At the moment, the immediate next thing is to finish up my second book of poems. It’s titled All-American Dad and it’s attempts, via satire and persona and occasional confessional poems, to strip the hypertrophied manospheric absurdities from fatherhood in order to arrive at a masculinity worth giving to my kids as we navigate this age of ecological collapse and capitalist monstrosity. Beyond that, I’m hoping to start translating a book of poems by Yoann Thommerel that’s part crowdsourced cookbook for feeding oneself on the cheap, part choral poem sung by the voices of a neighborhood on the margins, and overall a cross section of what contemporary Frenchness is, in food, in social belonging, in what survives assimilation.
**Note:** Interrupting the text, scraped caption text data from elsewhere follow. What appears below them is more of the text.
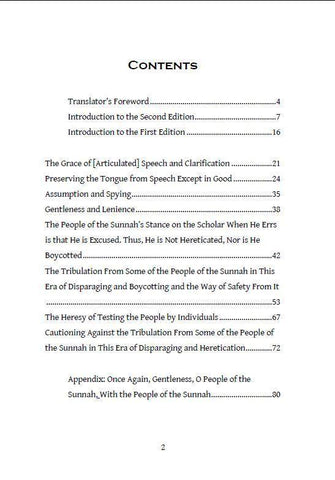 Gentleness O People of the Sunnah, with the People of the Sunnah Gentleness O People of the Sunnah, with the People of the Sunnah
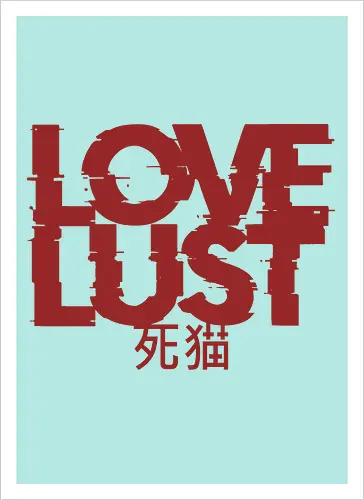 Love or Lust - love, lust, metal logo, deathcore, death metal, heavy metal, black metal, heavy metal font, metal artwork, street style, streetwear, dirty mind, black craft, dark magic, macabre, goth, gothic, dark lettering, dark art, black work, demon, spirit, evil, satan, Black and White, macabre - Artprint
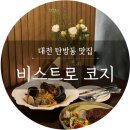비스트로 코지 이미지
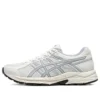GEL-Contend 4 Runnings “Branco Cinza”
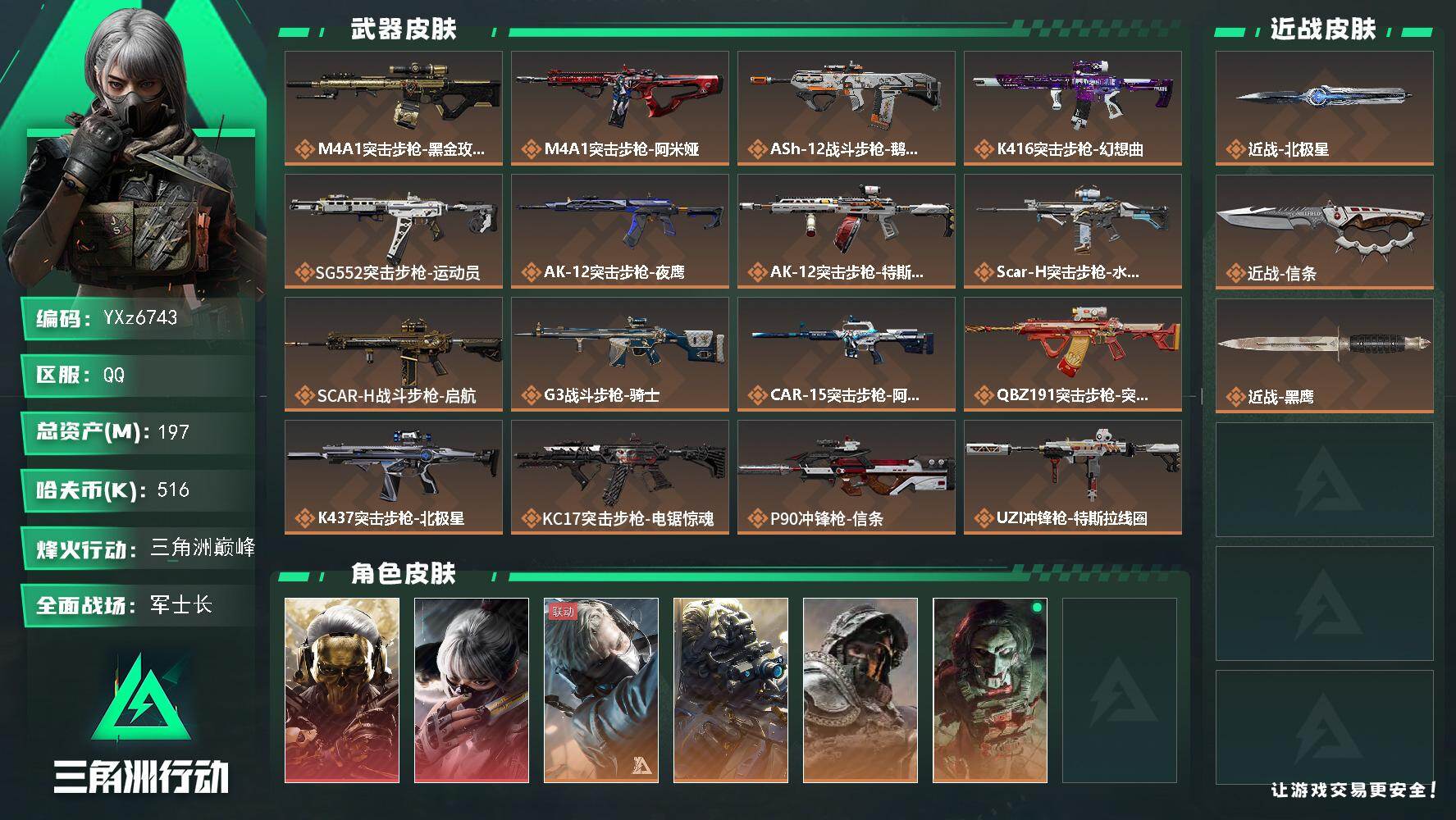 三角洲行动账号QQ【热门皮肤号：双红+双刀-蚀金玫瑰+水墨云图+北极星+信条/资产197M】【Q区三端互通】【可二次】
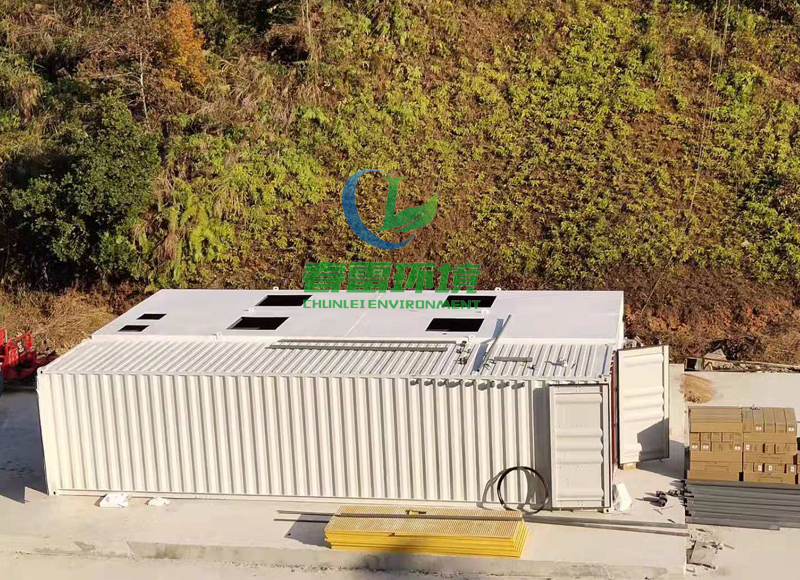 黄瓜视频APP下载滲濾液處理設備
One thing I’d really like to do as well is find a home for a novel I’ve begun translating, by the artist and writer Sinzo Aanza. It’s titled Genealogy of an Everyday Thing and it is also a choral endeavor, though it’s a book in five voices who are all telling different facets of a story about a neighborhood in eastern Congo that has turned itself into an open copper mine. It’s a really incredible book, with complicated characters who generally fail Kelefa Sanneh’s ‘pervert test’ but whom you find yourself rooting for anyway, and who are all asking us to think about what the relationship between state and citizen should be in times of corporate capture and enduring neocolonial extractive capitalism.